→ TEXTE EXTRAIT:
# # # # # # #
C’est très radical au contraire. La société capitaliste et productiviste est fondamentalement inhumaine. « L’Humain d’abord », c’est un magnifique manifeste politique humaniste. Et nous nous donnons les moyens de dire en quoi cela consiste. D’abord récupérer la souveraineté, ne pas la laisser à l’argent, empêcher que certains se gavent tandis que les autres dépérissent. Ensuite, la planification écologique, le refus de la guerre, et ainsi de suite. C’est riche de conséquences : si c’est l’humain d’abord, ce n’est pas le riche d’abord, ni la compétitivité de nos entreprises contre la Chine-l’Inde-et-le-Brésil, qui fait la joie de tous les JT. Et si c’est la personne humaine qui marche la première, il faut partager pour que tout le monde ait de quoi vivre dignement comme être humain.


Quelles seraient les premières mesures de ce programme à mettre en œuvre ?


Le programme partagé n’est pas réalisable sans implication populaire, donc la première tâche consiste à réunir les conditions de cette implication. Sécuriser la vie des gens en sortant de la précarité les millions de gens qui y sont contraints, c’est 800 000 précaires des trois fonctions publiques titularisés en 48 heures et, dans le secteur privé, des quotas de contrats à durée déterminée (pas plus de 5 % dans les grandes entreprises, pas plus de 10 % dans les petites). La fin de la peur du lendemain donnera de l’énergie populaire, car si vous passez votre vie à avoir peur du lendemain, vous n’avez pas le temps de vous occuper des autres et de vous engager. Autre mesure immédiatement mise en œuvre : le salaire maximum. Voilà pour le renforcement immédiat de la base sociale de la révolution citoyenne. Après, il y a l’aspect politique, avec la convocation d’une constituante. Mais il y a aussi des choses rapides à faire, par exemple sortir de l’Otan, décider le rapatriement des troupes françaises d’Afghanistan… En revanche, mettre en route la planification écologique demande que l’Assemblée nationale définisse le plan de marche et que les différents échelons se mettent en place puisque ce sera par la force des choses une planification décentralisée et relocalisée. Cela prend un peu plus de temps. De même pour la mise en place des grands outils de contrôle, comme la constitution d’un pôle public financier, ou le retour dans la collectivité des principaux leviers qu’on sort du secteur marchand, tels que l’éducation, la santé, l’énergie. Là, il faudra ouvrir les discussions avec nos partenaires européens parce qu’il faut s’affranchir du traité de Lisbonne. Ces mesures peuvent paraître exceptionnelles par leur rupture, mais elles sont à la hauteur de la situation car personne ne sait dans quel état sera le système de l’euro dans un an. On ne sait même pas dans quel état il sera dans un mois ou une semaine.
# # # # # # #
→ LIGNES DE DONNÉES:

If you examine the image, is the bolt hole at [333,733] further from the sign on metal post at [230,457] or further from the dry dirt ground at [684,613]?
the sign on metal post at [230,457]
# # # # # # #
→ CONSIGNES DE TRAVAIL:
A) Modifiez le passage du texte sur le programme « L'Humain d'abord » qui s'ouvre sur les mots contenant « C’est très radical » et se termine par « mettre en œuvre ? », en remplaçant « JT » par « journaux télévisés ».
B) D'après le texte sur le programme « L'Humain d'abord », combien de précaires des trois fonctions publiques seraient titularisés, et dans quel délai ?
C) Rédigez la suite du texte sur le programme « L'Humain d'abord » à partir de sa dernière phrase.
Les lignes proviennent d'une source distincte de celle du texte.

→ RÉSULTATS DE L'EXERCICE:
A)
C’est très radical au contraire. La société capitaliste et productiviste est fondamentalement inhumaine. « L’Humain d’abord », c’est un magnifique manifeste politique humaniste. Et nous nous donnons les moyens de dire en quoi cela consiste. D’abord récupérer la souveraineté, ne pas la laisser à l’argent, empêcher que certains se gavent tandis que les autres dépérissent. Ensuite, la planification écologique, le refus de la guerre, et ainsi de suite. C’est riche de conséquences : si c’est l’humain d’abord, ce n’est pas le riche d’abord, ni la compétitivité de nos entreprises contre la Chine-l’Inde-et-le-Brésil, qui fait la joie de tous les journaux télévisés. Et si c’est la personne humaine qui marche la première, il faut partager pour que tout le monde ait de quoi vivre dignement comme être humain.


Quelles seraient les premières mesures de ce programme à mettre en œuvre ?

B) 800 000 précaires, titularisés en 48 heures.

C)
Le 23 juin, le Parlement européen doit voter les six directives du « paquet gouvernance économique », qui placent les budgets nationaux sous contrôle. Qu’en dites-vous ?


L’Europe est passée du stade a-démocratique à un stade autoritaire. Quoi que le peuple dise, elle impose ses directives. Et elle est en train de passer à un stade totalitaire puisque dorénavant les peuples seront contraints. Comment qualifier autrement l’arrivée de la troïka [UE, FMI et BCE] dans un pays européen libre, démocratique et souverain ? Ils mettent un représentant par ministère, qui surveille les dépenses. Et, quoi qu’il arrive et que disent les gens, on applique de force le programme de l’armée d’occupation que représentent les banksters et la troïka, qui est leur bras séculier. La Commission rétablit le droit de veto sur les budgets que les États généraux avaient refusé à Capet en 1789. C’est une évolution sur le plan de la forme de nos États d’une gravité immense, qui mesure aussi que le libéralisme est devenu un système politique plus rigide que le Gosplan. Une série de principes coulés dans le bronze doivent s’appliquer jusqu’à l’absurde. On vote ainsi le paquet économique d’austérité au moment même où la démonstration est faite de ce que ça donne en Grèce.


Si les Allemands sont partisans du rééchelonnement de la dette grecque, il en coûtera à leur système bancaire, mais moins qu’à nous, les Français. D’autres, avec M. Trichet, disent que le rééchelonnement va mettre en mouvement tous les titres d’assurance sur la dette d’un pays qui aura fait défaut, et que la catastrophe viendra par les assurances et les banques. Du point de vue des normes libérales, puisqu’ils s’interdisent le recours au financement direct par la Banque centrale européenne, il n’y a aucune solution. Vont-ils ouvrir la vanne de secours ? Non, ils se mettent devant avec un fusil et interdisent d’y toucher au risque de faire sombrer le système tout entier, y compris la vanne elle-même.


Existe-t-il encore des marges de manœuvre pour des gens comme vous, s’il advenait 
que vous accédiez 
aux responsabilités ?


Elles sont immenses.


Comment, par exemple, 
se libérer de Lisbonne ?


En le décidant. Il faut d’abord opérer un désenvoûtement dans les milieux dirigeants qui ont fini par croire, comme ils le racontent, qu’il n’y a qu’un seul ordre possible. Si nous décidons demain que la BCE a le droit de prêter aux États comme le font les États-Unis, qui se prêtent à eux-mêmes, le problème est réglé. Cela ne réduit pas la dette, mais elle peut se renégocier, les établissements bancaires peuvent être mis à contribution…


En Grèce, Georges Papandréou pouvait-il faire autre chose que ce qu’il a fait ?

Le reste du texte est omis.